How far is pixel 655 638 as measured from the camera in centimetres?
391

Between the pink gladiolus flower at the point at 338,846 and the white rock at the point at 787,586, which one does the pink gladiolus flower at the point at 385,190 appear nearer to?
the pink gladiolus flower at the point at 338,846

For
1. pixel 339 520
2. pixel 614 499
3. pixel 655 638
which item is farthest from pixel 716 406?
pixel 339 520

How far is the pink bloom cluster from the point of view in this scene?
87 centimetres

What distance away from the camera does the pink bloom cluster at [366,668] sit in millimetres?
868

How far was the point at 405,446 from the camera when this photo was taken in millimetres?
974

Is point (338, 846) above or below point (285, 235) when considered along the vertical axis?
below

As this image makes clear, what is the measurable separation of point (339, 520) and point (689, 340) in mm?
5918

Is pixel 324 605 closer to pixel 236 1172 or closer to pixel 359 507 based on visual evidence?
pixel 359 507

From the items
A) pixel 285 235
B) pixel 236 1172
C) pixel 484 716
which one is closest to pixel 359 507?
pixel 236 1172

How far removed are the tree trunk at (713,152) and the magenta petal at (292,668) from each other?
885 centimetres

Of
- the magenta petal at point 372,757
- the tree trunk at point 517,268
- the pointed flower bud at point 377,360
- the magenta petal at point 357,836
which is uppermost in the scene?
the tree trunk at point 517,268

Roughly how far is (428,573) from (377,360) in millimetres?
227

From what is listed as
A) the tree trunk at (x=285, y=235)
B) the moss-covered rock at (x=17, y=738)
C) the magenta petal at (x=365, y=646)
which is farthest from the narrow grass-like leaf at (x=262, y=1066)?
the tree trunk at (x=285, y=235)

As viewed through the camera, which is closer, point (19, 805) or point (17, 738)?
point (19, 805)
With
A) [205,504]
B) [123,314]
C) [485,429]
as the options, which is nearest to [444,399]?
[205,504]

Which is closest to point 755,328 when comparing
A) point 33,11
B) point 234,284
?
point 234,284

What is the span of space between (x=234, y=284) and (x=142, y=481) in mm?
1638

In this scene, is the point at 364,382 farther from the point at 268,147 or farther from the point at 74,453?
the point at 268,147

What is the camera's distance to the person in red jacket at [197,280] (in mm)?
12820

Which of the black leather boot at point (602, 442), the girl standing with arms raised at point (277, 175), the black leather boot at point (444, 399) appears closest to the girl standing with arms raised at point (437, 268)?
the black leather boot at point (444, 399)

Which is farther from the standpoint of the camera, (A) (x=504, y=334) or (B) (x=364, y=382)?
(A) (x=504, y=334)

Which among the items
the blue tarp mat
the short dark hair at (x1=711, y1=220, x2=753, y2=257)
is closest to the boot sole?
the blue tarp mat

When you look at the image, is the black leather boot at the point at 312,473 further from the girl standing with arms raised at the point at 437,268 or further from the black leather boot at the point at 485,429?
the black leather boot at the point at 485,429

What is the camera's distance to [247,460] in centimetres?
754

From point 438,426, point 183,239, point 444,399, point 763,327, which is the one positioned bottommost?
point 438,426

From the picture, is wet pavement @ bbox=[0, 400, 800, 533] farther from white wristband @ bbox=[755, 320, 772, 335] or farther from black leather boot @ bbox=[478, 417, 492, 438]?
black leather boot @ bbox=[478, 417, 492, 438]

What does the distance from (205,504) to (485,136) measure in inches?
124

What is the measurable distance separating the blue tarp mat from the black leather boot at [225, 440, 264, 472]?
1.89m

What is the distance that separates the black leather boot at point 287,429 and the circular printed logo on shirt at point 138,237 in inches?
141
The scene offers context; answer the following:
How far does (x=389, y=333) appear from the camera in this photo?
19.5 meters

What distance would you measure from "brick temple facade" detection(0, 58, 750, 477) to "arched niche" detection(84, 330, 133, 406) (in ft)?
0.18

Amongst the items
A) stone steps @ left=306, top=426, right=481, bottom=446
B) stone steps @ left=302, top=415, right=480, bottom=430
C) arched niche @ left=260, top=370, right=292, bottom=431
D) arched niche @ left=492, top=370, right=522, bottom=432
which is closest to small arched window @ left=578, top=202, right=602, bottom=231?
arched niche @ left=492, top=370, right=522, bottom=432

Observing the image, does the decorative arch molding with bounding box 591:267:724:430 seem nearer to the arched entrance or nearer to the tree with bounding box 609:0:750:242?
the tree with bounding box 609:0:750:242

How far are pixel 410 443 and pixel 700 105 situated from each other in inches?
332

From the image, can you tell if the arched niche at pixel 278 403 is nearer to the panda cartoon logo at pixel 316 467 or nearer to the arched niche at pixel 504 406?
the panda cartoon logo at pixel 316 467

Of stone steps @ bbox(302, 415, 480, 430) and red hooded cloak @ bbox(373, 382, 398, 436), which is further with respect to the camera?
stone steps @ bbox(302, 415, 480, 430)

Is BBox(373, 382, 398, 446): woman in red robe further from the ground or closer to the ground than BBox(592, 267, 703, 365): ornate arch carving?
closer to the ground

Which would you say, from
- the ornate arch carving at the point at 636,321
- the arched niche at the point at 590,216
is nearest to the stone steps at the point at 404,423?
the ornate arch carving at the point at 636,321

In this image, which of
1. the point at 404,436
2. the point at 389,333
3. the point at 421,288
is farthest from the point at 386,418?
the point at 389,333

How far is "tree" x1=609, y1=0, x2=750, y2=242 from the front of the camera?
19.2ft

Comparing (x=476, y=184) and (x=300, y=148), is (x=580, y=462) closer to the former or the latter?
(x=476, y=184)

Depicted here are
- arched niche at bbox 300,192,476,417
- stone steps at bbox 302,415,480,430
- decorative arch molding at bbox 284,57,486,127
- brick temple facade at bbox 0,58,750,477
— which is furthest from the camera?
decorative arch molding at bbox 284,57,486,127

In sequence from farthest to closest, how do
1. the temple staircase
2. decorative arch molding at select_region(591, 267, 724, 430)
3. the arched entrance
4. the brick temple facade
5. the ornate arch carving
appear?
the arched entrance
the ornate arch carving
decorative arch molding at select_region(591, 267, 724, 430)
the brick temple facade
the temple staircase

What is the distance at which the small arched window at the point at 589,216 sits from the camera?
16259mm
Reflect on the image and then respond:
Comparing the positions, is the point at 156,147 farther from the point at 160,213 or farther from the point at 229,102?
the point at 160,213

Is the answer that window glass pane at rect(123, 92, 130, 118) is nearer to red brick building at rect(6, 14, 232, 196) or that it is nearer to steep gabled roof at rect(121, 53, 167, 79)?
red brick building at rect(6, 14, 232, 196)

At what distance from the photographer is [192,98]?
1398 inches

▬▬▬▬▬▬▬▬▬▬

### OBJECTIVE
Can you print, word for word, everything from the line containing "In this image, which of" down to the end of the records?

### SOLUTION BELOW
In this image, which of
1. the point at 404,436
2. the point at 389,333
3. the point at 421,288
is farthest from the point at 386,418?
the point at 389,333

How far is "tree" x1=609, y1=0, x2=750, y2=242 from the front of the camera?
19.2ft

Comparing (x=476, y=184) and (x=300, y=148), is (x=580, y=462) closer to the former or the latter?
(x=476, y=184)

Depicted here are
- arched niche at bbox 300,192,476,417
- stone steps at bbox 302,415,480,430
- decorative arch molding at bbox 284,57,486,127
- brick temple facade at bbox 0,58,750,477
— which is furthest from the camera?
decorative arch molding at bbox 284,57,486,127

In sequence from farthest to closest, how do
1. the temple staircase
2. decorative arch molding at select_region(591, 267, 724, 430)
3. the arched entrance
4. the brick temple facade
5. the ornate arch carving
appear?
the arched entrance
the ornate arch carving
decorative arch molding at select_region(591, 267, 724, 430)
the brick temple facade
the temple staircase

What is the distance at which the small arched window at the point at 589,216 sits from the camera?
16259mm
Reflect on the image and then respond:
Comparing the positions, is the point at 156,147 farther from the point at 160,213 or farther from the point at 229,102?
the point at 160,213

Is the answer that window glass pane at rect(123, 92, 130, 118) is nearer to red brick building at rect(6, 14, 232, 196) or that it is nearer to steep gabled roof at rect(121, 53, 167, 79)?
red brick building at rect(6, 14, 232, 196)

At what distance from the photographer is [192,98]?
1398 inches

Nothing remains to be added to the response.